▸ Excerpts from spatial question data:
────────────────────────────────────────
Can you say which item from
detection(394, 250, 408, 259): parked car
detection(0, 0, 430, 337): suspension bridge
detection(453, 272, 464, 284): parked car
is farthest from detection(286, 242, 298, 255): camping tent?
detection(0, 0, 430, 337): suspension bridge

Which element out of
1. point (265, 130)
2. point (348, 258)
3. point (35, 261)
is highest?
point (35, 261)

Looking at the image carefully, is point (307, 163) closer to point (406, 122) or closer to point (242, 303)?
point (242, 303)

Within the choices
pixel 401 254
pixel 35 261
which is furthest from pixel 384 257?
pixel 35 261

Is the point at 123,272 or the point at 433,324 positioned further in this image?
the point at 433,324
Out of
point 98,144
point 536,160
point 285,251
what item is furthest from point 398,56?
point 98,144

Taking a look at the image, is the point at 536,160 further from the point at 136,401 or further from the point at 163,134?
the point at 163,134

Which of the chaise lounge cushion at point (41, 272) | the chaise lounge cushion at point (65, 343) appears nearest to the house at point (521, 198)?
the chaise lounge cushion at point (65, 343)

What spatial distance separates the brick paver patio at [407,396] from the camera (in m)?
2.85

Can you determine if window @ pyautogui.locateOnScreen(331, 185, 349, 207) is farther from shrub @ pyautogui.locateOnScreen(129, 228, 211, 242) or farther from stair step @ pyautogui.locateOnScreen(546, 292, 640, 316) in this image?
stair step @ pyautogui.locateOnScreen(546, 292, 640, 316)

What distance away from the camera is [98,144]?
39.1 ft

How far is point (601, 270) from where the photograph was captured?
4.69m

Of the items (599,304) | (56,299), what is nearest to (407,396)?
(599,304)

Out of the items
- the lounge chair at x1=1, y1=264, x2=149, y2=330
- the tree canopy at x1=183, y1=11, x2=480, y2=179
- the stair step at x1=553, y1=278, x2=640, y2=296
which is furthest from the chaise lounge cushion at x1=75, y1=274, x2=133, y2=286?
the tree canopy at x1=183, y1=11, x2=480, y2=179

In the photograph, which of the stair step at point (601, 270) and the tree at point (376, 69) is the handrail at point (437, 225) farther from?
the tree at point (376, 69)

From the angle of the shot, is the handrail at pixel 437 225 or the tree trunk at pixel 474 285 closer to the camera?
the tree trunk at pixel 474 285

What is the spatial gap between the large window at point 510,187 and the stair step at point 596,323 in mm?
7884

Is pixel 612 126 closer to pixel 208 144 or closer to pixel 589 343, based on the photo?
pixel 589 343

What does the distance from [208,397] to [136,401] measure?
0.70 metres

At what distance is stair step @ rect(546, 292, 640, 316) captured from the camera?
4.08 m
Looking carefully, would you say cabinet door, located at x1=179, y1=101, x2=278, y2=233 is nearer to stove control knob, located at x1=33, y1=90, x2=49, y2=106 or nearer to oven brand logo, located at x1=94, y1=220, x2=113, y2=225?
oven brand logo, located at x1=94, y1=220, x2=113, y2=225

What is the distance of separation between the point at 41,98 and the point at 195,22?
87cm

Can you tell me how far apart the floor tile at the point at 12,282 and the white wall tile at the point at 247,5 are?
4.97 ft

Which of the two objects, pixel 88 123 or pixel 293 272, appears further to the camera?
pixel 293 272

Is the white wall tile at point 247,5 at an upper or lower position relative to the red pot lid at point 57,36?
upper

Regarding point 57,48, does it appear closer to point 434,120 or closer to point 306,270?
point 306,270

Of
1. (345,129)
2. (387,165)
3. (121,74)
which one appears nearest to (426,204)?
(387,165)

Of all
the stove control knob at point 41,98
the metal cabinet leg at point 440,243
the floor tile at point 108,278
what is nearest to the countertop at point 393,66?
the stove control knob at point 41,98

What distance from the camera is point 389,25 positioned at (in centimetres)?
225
────────────────────────────────────────
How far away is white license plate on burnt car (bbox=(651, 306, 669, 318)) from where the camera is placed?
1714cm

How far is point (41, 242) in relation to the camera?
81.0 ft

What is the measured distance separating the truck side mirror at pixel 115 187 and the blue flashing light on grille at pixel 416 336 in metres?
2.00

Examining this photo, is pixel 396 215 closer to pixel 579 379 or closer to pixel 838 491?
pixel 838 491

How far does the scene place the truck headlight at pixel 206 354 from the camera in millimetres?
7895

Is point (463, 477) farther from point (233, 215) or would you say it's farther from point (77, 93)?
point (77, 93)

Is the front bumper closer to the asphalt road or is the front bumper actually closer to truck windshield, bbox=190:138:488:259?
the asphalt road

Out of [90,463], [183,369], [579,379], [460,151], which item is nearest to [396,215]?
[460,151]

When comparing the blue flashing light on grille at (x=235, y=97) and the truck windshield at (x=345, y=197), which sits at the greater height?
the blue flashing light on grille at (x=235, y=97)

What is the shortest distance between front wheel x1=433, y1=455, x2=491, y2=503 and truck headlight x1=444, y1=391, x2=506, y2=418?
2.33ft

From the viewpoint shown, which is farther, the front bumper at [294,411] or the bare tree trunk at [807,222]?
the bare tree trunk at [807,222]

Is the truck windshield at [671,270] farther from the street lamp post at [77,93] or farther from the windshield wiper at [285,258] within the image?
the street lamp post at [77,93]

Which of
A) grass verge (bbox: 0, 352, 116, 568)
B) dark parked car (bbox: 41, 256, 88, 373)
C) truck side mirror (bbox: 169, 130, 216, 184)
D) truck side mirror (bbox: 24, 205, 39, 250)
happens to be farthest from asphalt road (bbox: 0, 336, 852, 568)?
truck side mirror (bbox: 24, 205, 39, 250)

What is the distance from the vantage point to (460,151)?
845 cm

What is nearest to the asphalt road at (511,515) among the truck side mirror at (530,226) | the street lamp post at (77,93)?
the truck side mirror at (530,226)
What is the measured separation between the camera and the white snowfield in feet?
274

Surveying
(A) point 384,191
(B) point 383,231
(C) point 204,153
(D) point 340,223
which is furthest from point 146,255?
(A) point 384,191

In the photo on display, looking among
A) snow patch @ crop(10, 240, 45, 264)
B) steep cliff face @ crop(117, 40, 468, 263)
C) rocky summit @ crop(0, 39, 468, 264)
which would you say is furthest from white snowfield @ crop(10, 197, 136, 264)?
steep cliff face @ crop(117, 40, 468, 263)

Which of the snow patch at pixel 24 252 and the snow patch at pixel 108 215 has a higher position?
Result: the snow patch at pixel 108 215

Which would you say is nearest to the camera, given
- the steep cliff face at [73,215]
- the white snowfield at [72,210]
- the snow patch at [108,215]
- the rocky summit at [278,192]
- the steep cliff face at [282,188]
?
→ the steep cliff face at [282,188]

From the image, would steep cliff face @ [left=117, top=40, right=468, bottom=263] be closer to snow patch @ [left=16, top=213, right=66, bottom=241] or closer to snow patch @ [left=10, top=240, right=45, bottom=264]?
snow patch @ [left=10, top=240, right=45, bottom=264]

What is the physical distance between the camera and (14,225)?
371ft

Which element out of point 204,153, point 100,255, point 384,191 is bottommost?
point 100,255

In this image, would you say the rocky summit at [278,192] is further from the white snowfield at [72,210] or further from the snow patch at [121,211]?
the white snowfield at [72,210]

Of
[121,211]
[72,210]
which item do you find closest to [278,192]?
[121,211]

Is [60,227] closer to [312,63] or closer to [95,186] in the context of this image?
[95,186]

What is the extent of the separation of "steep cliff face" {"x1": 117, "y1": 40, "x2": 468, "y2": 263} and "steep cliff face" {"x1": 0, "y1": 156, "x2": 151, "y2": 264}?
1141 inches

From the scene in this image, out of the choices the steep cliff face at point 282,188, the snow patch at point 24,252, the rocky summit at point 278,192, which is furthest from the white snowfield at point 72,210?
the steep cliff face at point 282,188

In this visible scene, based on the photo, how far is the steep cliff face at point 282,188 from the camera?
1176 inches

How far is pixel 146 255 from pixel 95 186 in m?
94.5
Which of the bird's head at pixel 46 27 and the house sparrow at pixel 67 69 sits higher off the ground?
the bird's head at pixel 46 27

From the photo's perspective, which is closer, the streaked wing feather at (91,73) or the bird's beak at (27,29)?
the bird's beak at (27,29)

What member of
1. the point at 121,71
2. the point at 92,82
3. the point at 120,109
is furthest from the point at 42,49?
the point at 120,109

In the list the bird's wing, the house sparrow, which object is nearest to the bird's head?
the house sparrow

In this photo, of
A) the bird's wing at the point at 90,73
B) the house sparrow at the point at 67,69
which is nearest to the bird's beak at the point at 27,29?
────────────────────────────────────────
▸ Written problem:
How many of the lines above contain the word "away"? Reply with the number only.

▸ Solution to this exercise:
2